*Task directions*:
Extract all of the entries and set them down verbatim.

Stored items:
┄┄┄┄┄┄

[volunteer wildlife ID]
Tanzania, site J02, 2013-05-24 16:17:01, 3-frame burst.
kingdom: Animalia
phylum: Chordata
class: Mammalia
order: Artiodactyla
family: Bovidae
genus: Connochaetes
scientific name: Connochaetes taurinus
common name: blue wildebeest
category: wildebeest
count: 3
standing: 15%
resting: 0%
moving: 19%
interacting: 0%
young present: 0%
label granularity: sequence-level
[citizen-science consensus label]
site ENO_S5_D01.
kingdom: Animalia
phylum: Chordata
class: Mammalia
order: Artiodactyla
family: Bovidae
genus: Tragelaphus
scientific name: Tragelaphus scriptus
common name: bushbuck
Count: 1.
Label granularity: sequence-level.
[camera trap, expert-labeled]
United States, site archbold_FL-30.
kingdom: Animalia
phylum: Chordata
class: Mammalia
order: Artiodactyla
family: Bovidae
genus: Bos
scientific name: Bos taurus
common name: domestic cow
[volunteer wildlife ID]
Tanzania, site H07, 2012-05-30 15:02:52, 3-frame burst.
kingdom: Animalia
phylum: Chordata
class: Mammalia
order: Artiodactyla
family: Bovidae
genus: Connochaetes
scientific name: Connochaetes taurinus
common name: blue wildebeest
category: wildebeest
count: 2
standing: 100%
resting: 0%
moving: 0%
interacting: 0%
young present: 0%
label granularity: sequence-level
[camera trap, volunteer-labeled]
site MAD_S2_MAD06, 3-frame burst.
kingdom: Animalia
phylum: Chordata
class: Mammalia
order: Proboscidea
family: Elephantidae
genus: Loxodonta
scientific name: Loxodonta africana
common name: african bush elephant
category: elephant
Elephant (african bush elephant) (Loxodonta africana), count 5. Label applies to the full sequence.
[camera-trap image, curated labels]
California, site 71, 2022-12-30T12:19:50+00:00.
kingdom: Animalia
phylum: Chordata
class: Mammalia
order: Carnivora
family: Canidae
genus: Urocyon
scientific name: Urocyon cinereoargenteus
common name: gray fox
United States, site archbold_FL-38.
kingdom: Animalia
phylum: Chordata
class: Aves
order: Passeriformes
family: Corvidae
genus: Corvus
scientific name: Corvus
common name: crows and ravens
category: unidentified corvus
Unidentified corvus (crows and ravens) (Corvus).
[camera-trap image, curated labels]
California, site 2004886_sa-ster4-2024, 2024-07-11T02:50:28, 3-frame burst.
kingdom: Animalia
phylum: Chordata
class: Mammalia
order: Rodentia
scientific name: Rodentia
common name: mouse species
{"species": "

┄┄┄┄┄┄

*Exercise answer*:
[volunteer wildlife ID]
Tanzania, site J02, 2013-05-24 16:17:01, 3-frame burst.
kingdom: Animalia
phylum: Chordata
class: Mammalia
order: Artiodactyla
family: Bovidae
genus: Connochaetes
scientific name: Connochaetes taurinus
common name: blue wildebeest
category: wildebeest
count: 3
standing: 15%
resting: 0%
moving: 19%
interacting: 0%
young present: 0%
label granularity: sequence-level
[citizen-science consensus label]
site ENO_S5_D01.
kingdom: Animalia
phylum: Chordata
class: Mammalia
order: Artiodactyla
family: Bovidae
genus: Tragelaphus
scientific name: Tragelaphus scriptus
common name: bushbuck
Count: 1.
Label granularity: sequence-level.
[camera trap, expert-labeled]
United States, site archbold_FL-30.
kingdom: Animalia
phylum: Chordata
class: Mammalia
order: Artiodactyla
family: Bovidae
genus: Bos
scientific name: Bos taurus
common name: domestic cow
[volunteer wildlife ID]
Tanzania, site H07, 2012-05-30 15:02:52, 3-frame burst.
kingdom: Animalia
phylum: Chordata
class: Mammalia
order: Artiodactyla
family: Bovidae
genus: Connochaetes
scientific name: Connochaetes taurinus
common name: blue wildebeest
category: wildebeest
count: 2
standing: 100%
resting: 0%
moving: 0%
interacting: 0%
young present: 0%
label granularity: sequence-level
[camera trap, volunteer-labeled]
site MAD_S2_MAD06, 3-frame burst.
kingdom: Animalia
phylum: Chordata
class: Mammalia
order: Proboscidea
family: Elephantidae
genus: Loxodonta
scientific name: Loxodonta africana
common name: african bush elephant
category: elephant
Elephant (african bush elephant) (Loxodonta africana), count 5. Label applies to the full sequence.
[camera-trap image, curated labels]
California, site 71, 2022-12-30T12:19:50+00:00.
kingdom: Animalia
phylum: Chordata
class: Mammalia
order: Carnivora
family: Canidae
genus: Urocyon
scientific name: Urocyon cinereoargenteus
common name: gray fox
United States, site archbold_FL-38.
kingdom: Animalia
phylum: Chordata
class: Aves
order: Passeriformes
family: Corvidae
genus: Corvus
scientific name: Corvus
common name: crows and ravens
category: unidentified corvus
Unidentified corvus (crows and ravens) (Corvus).
[camera-trap image, curated labels]
California, site 2004886_sa-ster4-2024, 2024-07-11T02:50:28, 3-frame burst.
kingdom: Animalia
phylum: Chordata
class: Mammalia
order: Rodentia
scientific name: Rodentia
common name: mouse species
{"species": "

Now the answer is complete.